Ma quindi lei dice che in realtà, tra le opinioni pubbliche del Vecchio Continente, non ci sarà alcun particolare crollo di fiducia nei confronti delle istituzioni comunitarie?

Ma intanto mi viene da pensare che il caso delle presunte eurotangenti potrebbe confermare una semplicissima verità: diversamente da quanto noi italiani pensiamo, non sono le istituzioni ma gli uomini a essere inaffidabili. E poi, per parafrasare Shakespeare, potremmo dire che c’è del marcio persino a Strasburgo e a Bruxelles, così come nella Danimarca dell’Amleto. Ma al di là delle battute, la diversa percezione che abbiamo del malaffare nel nostro Paese rispetto al resto d’Europa influisce tantissimo sulla reazione che il cosiddetto Qatargate potrà suscitare, e in realtà già suscita, da noi e in altri Paesi.

Anche stavolta noi ingigantiremo e gli altri vedranno viceversa assai meno di quello che esiste?

Allora, partiamo dalla condizione oggettiva dell’Italia comparata al resto del continente. Noi abbiamo vissuto Mani pulite, un trauma che trent’anni non sono riusciti a sanare. Si è affermata, da lì, l’idea di un sistema deviato, in cui è tutto marcio, da condannare. Tutto quanto è politica è cattivo, e non funziona. Nel nostro immaginario collettivo quel paradigma è insuperabile. Altrove, non hanno certo avuto una Mani pulite come la nostra. E anzi hanno coltivato la compiaciuta convinzione di vivere, se non proprio nel migliore dei mondi possibili, certamente in un mondo migliore della corrotta Italia.

Insomma, ci siamo procurati da soli questo tremendo stigma.

Be’, da soli... ce lo siamo procurati anche per virtù specifiche del nostro sistema giudiziario.

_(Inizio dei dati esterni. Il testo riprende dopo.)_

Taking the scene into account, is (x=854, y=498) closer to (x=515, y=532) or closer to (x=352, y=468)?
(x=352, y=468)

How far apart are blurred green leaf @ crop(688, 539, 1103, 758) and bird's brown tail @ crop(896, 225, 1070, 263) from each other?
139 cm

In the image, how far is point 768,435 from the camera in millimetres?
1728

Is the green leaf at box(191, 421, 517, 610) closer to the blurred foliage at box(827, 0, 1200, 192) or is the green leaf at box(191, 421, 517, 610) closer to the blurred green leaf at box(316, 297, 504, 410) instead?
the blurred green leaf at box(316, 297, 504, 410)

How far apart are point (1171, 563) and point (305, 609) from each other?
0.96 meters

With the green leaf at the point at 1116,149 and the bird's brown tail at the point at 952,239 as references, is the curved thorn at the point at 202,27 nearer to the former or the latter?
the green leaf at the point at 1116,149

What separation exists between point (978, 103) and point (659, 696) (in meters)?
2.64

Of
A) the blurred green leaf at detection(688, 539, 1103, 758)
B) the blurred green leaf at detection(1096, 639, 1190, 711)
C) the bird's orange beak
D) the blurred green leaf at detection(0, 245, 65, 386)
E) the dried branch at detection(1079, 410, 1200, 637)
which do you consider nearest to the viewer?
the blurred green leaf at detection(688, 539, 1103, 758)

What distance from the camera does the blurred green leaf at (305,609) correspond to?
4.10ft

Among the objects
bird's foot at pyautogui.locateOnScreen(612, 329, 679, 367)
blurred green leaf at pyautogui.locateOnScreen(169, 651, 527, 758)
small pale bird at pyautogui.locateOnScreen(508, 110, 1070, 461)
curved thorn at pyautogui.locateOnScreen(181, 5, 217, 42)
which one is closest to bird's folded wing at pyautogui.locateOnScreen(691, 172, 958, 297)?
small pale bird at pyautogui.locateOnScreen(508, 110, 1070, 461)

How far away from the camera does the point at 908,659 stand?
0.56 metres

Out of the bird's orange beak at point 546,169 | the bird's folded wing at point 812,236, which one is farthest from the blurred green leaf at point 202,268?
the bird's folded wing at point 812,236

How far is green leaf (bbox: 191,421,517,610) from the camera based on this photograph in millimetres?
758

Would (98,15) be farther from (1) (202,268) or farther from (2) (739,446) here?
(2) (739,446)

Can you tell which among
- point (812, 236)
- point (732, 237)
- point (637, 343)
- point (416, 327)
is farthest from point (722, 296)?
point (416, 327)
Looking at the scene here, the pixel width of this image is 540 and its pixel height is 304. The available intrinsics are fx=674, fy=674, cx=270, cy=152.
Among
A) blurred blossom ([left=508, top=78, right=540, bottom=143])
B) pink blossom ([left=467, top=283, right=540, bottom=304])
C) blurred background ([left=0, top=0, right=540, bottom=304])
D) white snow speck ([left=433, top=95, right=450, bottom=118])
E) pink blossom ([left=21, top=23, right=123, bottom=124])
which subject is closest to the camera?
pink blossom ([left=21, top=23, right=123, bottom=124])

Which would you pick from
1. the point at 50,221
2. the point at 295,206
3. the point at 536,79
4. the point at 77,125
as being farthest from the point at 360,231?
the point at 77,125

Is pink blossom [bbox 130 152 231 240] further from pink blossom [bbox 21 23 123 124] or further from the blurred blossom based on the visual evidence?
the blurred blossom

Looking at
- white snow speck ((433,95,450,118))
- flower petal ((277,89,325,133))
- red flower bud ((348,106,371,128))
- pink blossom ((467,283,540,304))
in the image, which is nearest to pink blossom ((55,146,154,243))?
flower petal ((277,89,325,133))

Ricordiamoci come il fattore decisivo, rispetto all’idea che un certo Paese è corrotto, sia essenzialmente uno: la trasparenza. È un meccanismo che riguarda qualsiasi fenomeno sociale: esiste in base a come lo racconti, lo denunci. Prendiamo la Francia: ecco, i cittadini francesi ritengono di vivere nel migliore dei mondi possibili perché da loro non esiste un giornalismo giudiziario ficcante come il nostro, né una magistratura autonoma, indipendente e dunque efficace come la nostra. Più indagini vengono aperte, più i media ne parlano, più corruzione si crea, quanto meno dal punto di vista della rappresentazione sociale.

Chiarissimo. Ma quindi lei dice che all’estero c’è un atteggiamento in fondo più sereno, sul Qatargate, rispetto alla reazione verificatasi da noi?

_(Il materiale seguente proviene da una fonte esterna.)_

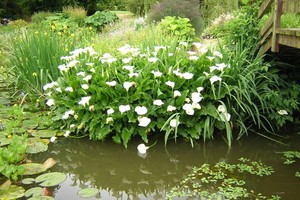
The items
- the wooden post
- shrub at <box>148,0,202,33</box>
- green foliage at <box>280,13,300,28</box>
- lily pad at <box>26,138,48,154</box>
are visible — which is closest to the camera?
lily pad at <box>26,138,48,154</box>

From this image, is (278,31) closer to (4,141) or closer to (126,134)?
(126,134)

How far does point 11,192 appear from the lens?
120 inches

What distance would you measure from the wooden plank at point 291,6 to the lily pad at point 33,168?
9.88 feet

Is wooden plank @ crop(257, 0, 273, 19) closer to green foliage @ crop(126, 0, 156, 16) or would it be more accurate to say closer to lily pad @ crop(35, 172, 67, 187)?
lily pad @ crop(35, 172, 67, 187)

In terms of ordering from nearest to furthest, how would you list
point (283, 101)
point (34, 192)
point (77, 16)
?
point (34, 192) → point (283, 101) → point (77, 16)

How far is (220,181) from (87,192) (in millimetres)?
1212

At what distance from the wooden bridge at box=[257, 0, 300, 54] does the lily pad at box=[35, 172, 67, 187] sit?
2.66 metres

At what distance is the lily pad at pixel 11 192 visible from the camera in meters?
2.97

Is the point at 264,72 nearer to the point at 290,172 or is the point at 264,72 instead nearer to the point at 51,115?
the point at 290,172

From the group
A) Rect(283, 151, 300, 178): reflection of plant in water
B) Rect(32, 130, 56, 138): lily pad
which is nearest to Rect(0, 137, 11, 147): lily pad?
Rect(32, 130, 56, 138): lily pad

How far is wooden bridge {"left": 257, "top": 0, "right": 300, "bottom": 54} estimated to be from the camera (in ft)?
12.2

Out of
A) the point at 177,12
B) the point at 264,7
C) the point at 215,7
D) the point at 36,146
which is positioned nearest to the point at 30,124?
the point at 36,146

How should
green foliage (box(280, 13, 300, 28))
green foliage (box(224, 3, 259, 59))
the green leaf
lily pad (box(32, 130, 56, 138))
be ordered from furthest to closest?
green foliage (box(224, 3, 259, 59))
green foliage (box(280, 13, 300, 28))
lily pad (box(32, 130, 56, 138))
the green leaf

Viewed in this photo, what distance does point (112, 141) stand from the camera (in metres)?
4.21
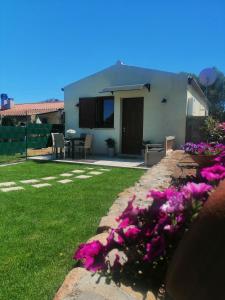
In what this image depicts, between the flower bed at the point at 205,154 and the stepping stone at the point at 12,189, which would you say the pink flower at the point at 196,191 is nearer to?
the flower bed at the point at 205,154

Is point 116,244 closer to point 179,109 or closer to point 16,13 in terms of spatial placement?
point 179,109

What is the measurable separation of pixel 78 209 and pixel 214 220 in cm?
432

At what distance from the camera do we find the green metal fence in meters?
12.8

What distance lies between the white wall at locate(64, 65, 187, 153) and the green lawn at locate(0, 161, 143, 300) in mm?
5018

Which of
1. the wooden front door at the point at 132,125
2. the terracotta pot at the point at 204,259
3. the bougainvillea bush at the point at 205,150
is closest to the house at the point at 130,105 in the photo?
the wooden front door at the point at 132,125

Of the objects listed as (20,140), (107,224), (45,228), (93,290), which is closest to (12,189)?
(45,228)

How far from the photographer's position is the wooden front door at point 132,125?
43.4ft

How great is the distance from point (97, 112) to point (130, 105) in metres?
1.56

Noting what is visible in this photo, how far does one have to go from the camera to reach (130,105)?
527 inches

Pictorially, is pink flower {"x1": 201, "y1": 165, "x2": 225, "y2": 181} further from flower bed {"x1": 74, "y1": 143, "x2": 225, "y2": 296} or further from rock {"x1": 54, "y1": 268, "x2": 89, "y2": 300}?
rock {"x1": 54, "y1": 268, "x2": 89, "y2": 300}

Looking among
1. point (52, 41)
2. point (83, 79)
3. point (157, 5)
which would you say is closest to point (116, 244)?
point (157, 5)

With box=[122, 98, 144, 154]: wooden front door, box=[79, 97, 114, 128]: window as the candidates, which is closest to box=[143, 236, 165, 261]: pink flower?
box=[122, 98, 144, 154]: wooden front door

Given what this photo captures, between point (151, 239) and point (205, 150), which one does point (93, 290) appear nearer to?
point (151, 239)

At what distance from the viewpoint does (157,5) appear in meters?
10.8
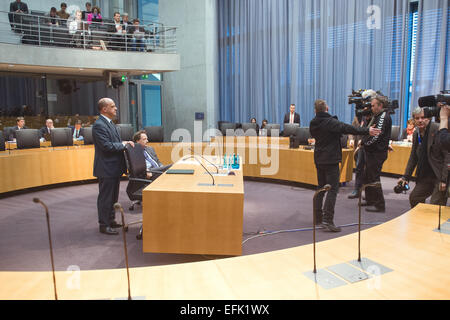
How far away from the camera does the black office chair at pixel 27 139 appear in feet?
22.2

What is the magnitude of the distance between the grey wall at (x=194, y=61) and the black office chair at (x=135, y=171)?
791cm

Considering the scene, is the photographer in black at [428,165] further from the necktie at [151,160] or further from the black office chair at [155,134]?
the black office chair at [155,134]

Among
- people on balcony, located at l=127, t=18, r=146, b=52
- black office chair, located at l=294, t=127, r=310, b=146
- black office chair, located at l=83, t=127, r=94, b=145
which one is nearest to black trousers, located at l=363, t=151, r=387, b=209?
black office chair, located at l=294, t=127, r=310, b=146

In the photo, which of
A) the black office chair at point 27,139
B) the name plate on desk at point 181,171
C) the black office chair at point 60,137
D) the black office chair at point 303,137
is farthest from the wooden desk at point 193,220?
the black office chair at point 27,139

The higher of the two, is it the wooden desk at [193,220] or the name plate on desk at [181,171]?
the name plate on desk at [181,171]

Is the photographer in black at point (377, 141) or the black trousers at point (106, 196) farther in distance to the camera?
the photographer in black at point (377, 141)

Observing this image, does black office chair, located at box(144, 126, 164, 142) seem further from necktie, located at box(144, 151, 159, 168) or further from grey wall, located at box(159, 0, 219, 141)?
grey wall, located at box(159, 0, 219, 141)

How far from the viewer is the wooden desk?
126 inches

In generale non credo che l’aggettivo “sereno” sia il più adatto a descrivere l’atteggiamento che, nella maggior parte dei Paesi europei, è diffuso rispetto alla corruzione. Casomai c’è una differenza, come detto, di disponibilità dell’informazione e, sul piano strettamente giudiziario, anche di esercizio dell’azione penale, che da noi è obbligatorio ma che funziona diversamente altrove. Poi è chiaro che in tutte le opinioni pubbliche europee ci sarà un innalzamento dell’attenzione nei confronti delle istituzioni comunitarie, ma da quanto si legge sui media stranieri, si parla essenzialmente di corruzione all’italiana.

L’italian job.

Esatto. Siamo noi, brutti, sporchi e cattivi, ad aver infettato, con i nostri soliti e corrotti metodi, persino la linda e pinta Europa. Non mi pare di intravedere un tracollo di credibilità, all’estero, per le istituzioni dell’Ue. Hanno trovato il modo di scaricare il problema addosso a noi.

Siamo il capro espiatorio persino del Qatargate.

Siete arrivati e siete stati capaci di contagiare la pulita e tranquilla Europa, persino il Parlamento di Stasburgo, la più democratica delle istituzioni europee.

Davvero si risolverà tutto così?

Ci sono due possibilità, legate al racconto dei media: se prevarrà l’interpretazione secondo cui sì, potrebbe anche essere esistito, come sostengono i giudici titolari dell’inchiesta, un giro di corruzione sull’asse Doha-Strasburgo, ma non si tratta di un dato che segna l’intera dimensione eurocomunitaria, allora saremo su un piano probabilmente di realtà e ci sarà pure maggiore equilibrio rispetto alla connotazione italiana della vicenda. Ma considero più probabile che si affermi quell’altra semplicistica interpretazione: l’Italia ha corrotto l’Europa.

Ma in tutto questo le statistiche sulla corruzione continuano a essere basate sulle interviste ai cittadini?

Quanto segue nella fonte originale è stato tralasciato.